Netizen: Happy to get the machine and learn the title of engineer
In addition to Github, the newly released nanochat is also very popular on social platforms.
"I have always liked the Nano series of projects! This minimalist end-to-end training/inference toolchain will definitely have a profound impact on many machine learning learners and researchers." said one netizen.
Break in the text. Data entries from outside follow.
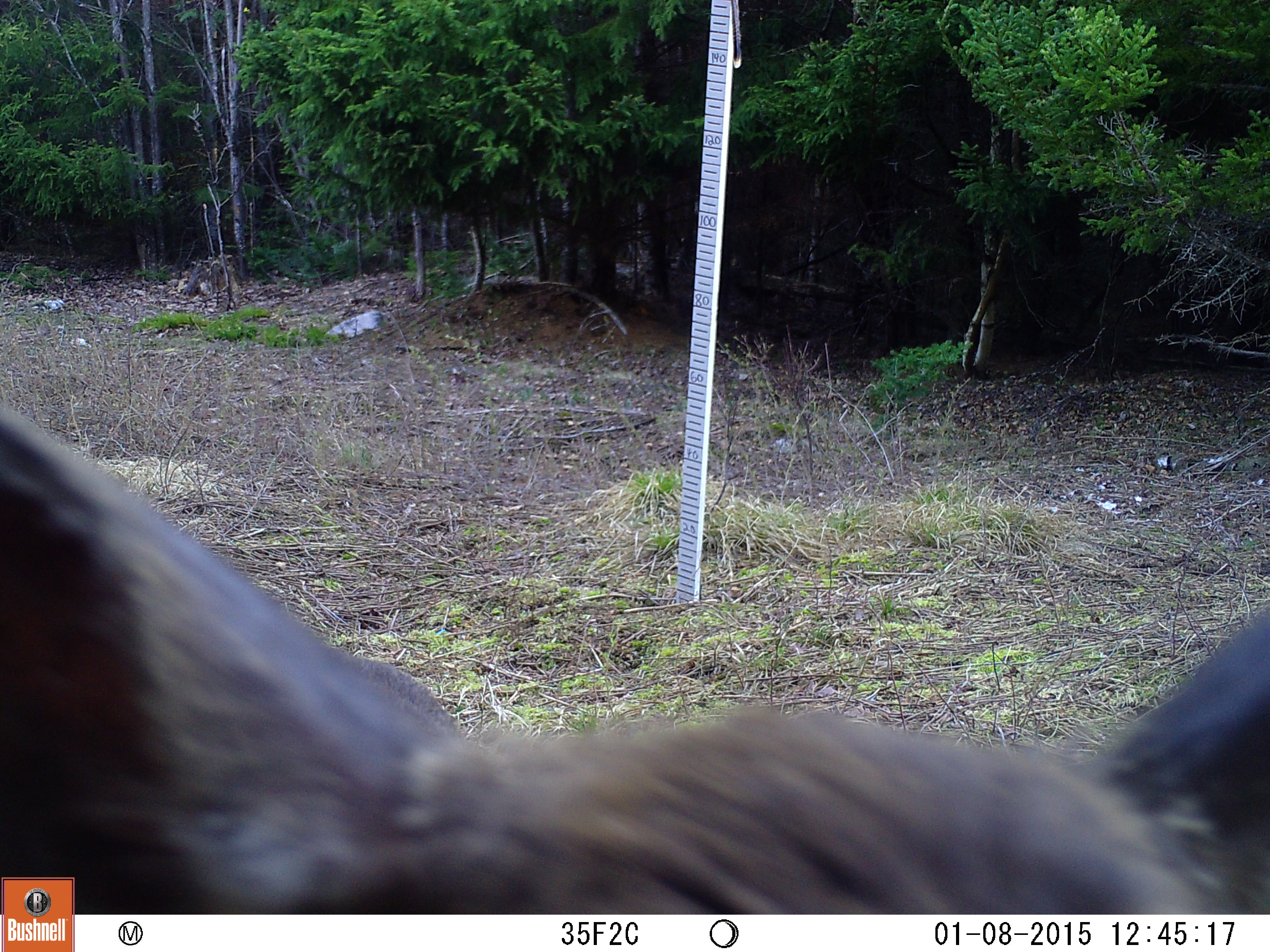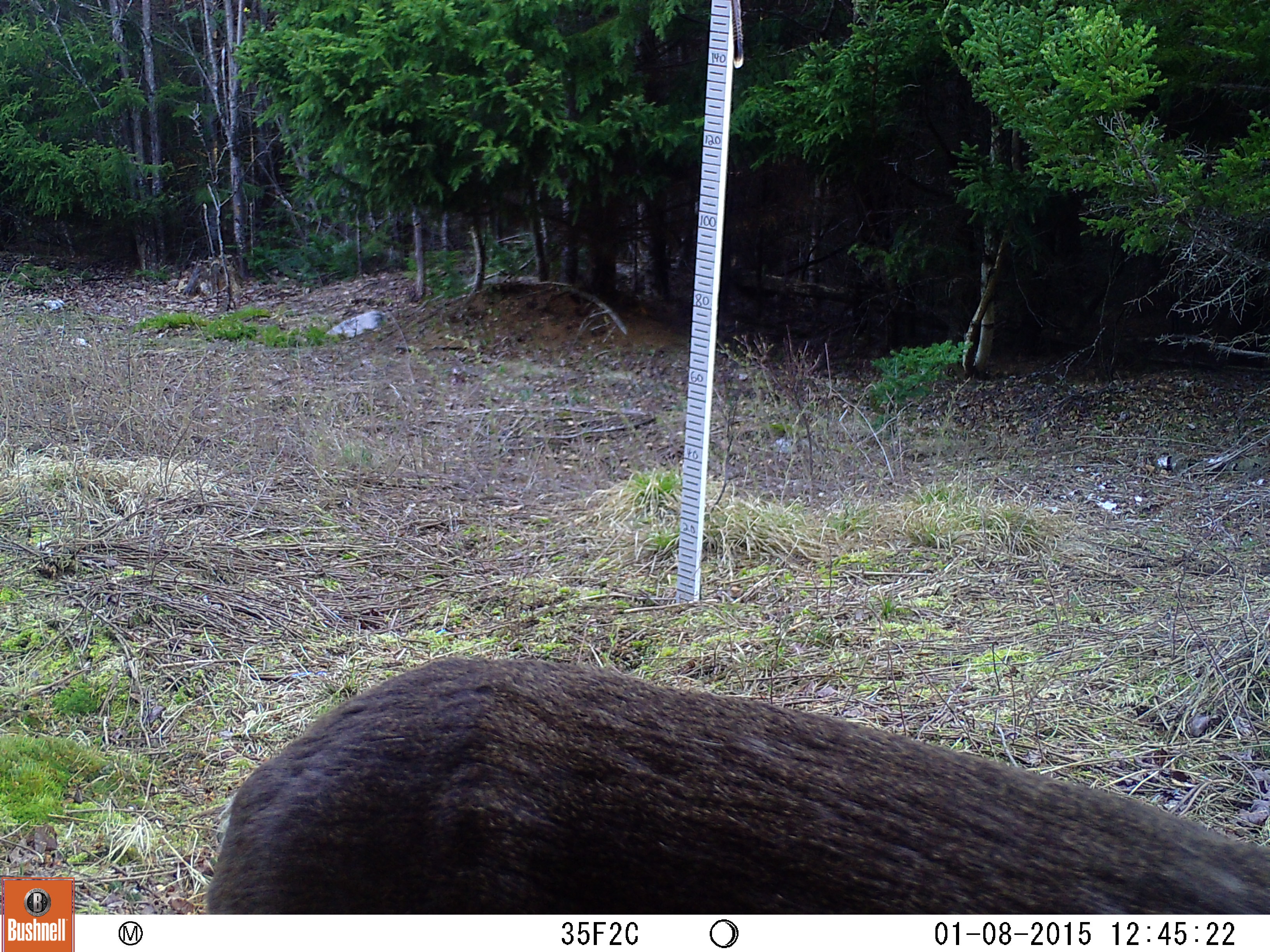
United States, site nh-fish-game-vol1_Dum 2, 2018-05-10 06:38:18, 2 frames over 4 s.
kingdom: Animalia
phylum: Chordata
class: Mammalia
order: Artiodactyla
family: Cervidae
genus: Odocoileus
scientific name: Odocoileus virginianus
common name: white-tailed deer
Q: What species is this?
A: White-tailed deer (Odocoileus virginianus).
Another netizen said, "Personally, this code repository is an excellent resource for future learning—it's very helpful for understanding low-level deep learning implementations based on Rust, as well as (more fundamentally) deep learning development in Python." He also pointed out, "If everyone could use this repository to train their own large language models (LLMs) with minimal effort, wouldn't the technological advantages of companies like Anthropic and OpenAI be weakened? After all, there are many excellent engineers on the market. With sufficient resources, they are entirely capable of training even more powerful large language models."
Another person pointed out, "I think the biggest audience for this code repository is researchers. Many people may have ideas for improving the Large Language Model (LLM), but turning these ideas into complete implementations requires a lot of effort and the final results are uncertain. Now, we have a set of ready-made tools and processes that everyone can use to experiment. What used to be just a fantasy of 'What if this could be done?' has now become a concrete action of 'I'll try to implement this idea next weekend.'"
One netizen even joked, “After running this, I will definitely add the title of ‘machine learning engineer’ to my resume.”
Reference Links:
https://x.com/karpathy/status/1977755427569111362
https://github.com/karpathy/nanochat
This article is from the WeChat public account "AI Frontline" , compiled by Hua Wei, and published by 36Kr with authorization.